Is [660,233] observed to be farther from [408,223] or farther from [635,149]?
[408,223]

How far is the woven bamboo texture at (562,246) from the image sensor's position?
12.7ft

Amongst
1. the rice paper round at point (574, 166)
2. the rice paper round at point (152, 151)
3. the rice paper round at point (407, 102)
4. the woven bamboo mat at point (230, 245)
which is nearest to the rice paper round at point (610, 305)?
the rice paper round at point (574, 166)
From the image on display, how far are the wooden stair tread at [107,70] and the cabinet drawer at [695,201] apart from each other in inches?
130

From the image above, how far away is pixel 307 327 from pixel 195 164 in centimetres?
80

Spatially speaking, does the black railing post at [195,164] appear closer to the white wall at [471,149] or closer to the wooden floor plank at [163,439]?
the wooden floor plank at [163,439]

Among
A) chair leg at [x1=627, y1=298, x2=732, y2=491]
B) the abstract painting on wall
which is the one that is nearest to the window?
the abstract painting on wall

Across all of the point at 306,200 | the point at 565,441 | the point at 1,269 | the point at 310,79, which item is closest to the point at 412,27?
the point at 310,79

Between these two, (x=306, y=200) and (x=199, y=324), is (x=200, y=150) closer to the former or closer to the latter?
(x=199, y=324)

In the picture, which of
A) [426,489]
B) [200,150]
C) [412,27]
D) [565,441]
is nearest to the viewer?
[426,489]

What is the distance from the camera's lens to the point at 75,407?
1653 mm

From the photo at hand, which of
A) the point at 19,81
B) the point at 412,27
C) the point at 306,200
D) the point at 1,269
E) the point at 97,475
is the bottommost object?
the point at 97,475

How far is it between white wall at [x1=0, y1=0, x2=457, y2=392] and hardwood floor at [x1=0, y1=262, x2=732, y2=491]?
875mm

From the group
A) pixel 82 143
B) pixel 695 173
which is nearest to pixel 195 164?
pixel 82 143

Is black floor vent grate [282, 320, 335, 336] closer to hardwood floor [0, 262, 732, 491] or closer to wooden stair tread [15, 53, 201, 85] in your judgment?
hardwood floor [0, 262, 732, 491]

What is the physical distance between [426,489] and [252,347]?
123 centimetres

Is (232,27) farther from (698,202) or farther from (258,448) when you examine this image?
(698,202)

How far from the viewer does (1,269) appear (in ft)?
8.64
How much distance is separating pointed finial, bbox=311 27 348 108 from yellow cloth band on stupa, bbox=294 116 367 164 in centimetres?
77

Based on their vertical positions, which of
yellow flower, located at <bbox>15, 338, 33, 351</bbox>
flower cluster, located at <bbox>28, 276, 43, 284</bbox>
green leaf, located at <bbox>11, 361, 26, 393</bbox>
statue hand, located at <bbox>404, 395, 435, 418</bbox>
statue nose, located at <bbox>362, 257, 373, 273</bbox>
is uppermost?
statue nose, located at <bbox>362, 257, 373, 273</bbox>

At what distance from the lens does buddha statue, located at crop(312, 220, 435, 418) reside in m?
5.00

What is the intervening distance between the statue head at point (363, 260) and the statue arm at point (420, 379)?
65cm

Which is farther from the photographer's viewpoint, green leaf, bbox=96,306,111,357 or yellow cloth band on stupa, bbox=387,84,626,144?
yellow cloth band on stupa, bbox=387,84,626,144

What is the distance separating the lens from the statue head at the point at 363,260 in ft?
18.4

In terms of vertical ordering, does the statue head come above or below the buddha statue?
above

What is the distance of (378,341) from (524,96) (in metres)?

****************

**TO DO:** Reproduce verbatim the rows above, from the line containing "Is black floor" through the line containing "123 centimetres", with both end lines included.

**WRITTEN REPLY:**
Is black floor vent grate [282, 320, 335, 336] closer to hardwood floor [0, 262, 732, 491] or closer to wooden stair tread [15, 53, 201, 85] in your judgment?
hardwood floor [0, 262, 732, 491]

What is the physical distance between [426,489] and [252,347]?
123 centimetres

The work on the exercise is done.